▸ WORK REQUEST
Restate word for word each line of the data, starting at the one containing "United States, site" and running through the last.
[DATA SUPPLIED Boundary: Start]
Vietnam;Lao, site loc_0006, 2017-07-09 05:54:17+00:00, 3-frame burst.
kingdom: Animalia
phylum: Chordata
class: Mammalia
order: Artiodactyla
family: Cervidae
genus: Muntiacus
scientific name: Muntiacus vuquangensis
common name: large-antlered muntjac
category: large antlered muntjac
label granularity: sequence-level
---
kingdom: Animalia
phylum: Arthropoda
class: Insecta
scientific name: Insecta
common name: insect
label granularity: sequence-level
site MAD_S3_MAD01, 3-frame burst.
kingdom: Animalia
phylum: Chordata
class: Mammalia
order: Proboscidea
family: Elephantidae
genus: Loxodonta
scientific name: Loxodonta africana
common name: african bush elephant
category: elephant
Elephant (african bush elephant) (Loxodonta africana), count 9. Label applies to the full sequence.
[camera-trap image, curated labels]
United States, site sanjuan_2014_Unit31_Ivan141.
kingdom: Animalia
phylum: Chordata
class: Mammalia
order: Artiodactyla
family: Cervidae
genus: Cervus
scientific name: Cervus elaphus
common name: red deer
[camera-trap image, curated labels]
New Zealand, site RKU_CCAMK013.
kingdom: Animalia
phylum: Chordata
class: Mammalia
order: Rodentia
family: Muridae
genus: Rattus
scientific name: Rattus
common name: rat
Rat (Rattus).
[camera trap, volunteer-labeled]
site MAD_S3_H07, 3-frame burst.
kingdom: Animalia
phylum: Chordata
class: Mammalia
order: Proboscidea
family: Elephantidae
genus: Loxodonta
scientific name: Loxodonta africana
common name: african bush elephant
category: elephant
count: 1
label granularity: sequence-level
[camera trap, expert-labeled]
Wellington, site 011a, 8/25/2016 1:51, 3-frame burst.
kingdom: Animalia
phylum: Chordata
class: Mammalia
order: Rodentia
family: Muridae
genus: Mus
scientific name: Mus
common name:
[DATA SUPPLIED Boundary: End]
▸ ANSWER FOR THIS EXERCISE
United States, site sanjuan_2014_Unit31_Ivan141.
kingdom: Animalia
phylum: Chordata
class: Mammalia
order: Artiodactyla
family: Cervidae
genus: Cervus
scientific name: Cervus elaphus
common name: red deer
[camera-trap image, curated labels]
New Zealand, site RKU_CCAMK013.
kingdom: Animalia
phylum: Chordata
class: Mammalia
order: Rodentia
family: Muridae
genus: Rattus
scientific name: Rattus
common name: rat
Rat (Rattus).
[camera trap, volunteer-labeled]
site MAD_S3_H07, 3-frame burst.
kingdom: Animalia
phylum: Chordata
class: Mammalia
order: Proboscidea
family: Elephantidae
genus: Loxodonta
scientific name: Loxodonta africana
common name: african bush elephant
category: elephant
count: 1
label granularity: sequence-level
[camera trap, expert-labeled]
Wellington, site 011a, 8/25/2016 1:51, 3-frame burst.
kingdom: Animalia
phylum: Chordata
class: Mammalia
order: Rodentia
family: Muridae
genus: Mus
scientific name: Mus
common name:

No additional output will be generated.